Keywords: health finance, cost curve

My objective was to show how the large, stochastic element of the healthcare cost curve limits the availability of health insurance. I wanted to determine how investment policies can mitigate the problems of forecast error in macroeconomic models of future healthcare spending. I fit average per capita insurance premiums over time to an adaptive expectations model of medical spending growth. I calculated the correlations between the forecast errors and investment returns for stock and bond market assets. I studied health insurance premiums from the U.S. using the National Health Expenditure data. I used asset returns for broad indices of U.S. and foreign stocks and bonds. A simple adaptive expectations model can fit some of the annual variation in healthcare spending. Significant forecast errors remain with short term forecasts, but these errors are uncorrelated with returns to assets insurance companies generally utilize.

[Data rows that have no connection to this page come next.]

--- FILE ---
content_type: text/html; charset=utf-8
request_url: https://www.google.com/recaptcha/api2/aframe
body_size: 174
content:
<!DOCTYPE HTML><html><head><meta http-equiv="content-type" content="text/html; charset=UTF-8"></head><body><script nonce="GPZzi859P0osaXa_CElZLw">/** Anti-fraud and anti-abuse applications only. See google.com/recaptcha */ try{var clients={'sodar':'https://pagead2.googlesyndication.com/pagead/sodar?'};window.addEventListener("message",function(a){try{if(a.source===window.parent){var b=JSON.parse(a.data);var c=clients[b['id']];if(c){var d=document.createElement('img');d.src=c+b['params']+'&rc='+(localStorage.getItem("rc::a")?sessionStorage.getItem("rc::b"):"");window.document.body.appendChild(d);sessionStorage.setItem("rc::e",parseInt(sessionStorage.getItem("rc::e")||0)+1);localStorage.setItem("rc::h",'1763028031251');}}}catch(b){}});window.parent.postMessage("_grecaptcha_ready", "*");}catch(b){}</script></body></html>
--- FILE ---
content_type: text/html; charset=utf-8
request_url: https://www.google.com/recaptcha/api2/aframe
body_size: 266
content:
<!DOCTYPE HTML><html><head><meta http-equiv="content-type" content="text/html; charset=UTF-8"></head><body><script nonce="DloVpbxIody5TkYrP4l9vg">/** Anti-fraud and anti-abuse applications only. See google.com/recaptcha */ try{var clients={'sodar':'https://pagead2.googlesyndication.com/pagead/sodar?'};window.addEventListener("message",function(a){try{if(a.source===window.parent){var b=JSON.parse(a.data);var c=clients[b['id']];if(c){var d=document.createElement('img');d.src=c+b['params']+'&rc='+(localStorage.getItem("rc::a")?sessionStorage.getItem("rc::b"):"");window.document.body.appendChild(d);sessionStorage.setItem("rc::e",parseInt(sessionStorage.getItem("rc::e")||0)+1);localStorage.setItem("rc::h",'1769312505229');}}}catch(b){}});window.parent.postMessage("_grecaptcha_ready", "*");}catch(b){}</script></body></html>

The unpredictability of the healthcare cost curve will continue to be an impediment for multiyear forms of health insurance, such as guaranteed renewable health insurance and long term care insurance. Health insurance companies should use a broad, diversified investment portfolio as their optimal investment strategy. Insurance regulators should be focused on longer term lines of health insurance, with a special scrutiny of risky or unconventional investment policies. Funding public programs, such as Medicare, cannot be improved by investing the Trust Fund in riskier assets, whether directly or via privatization.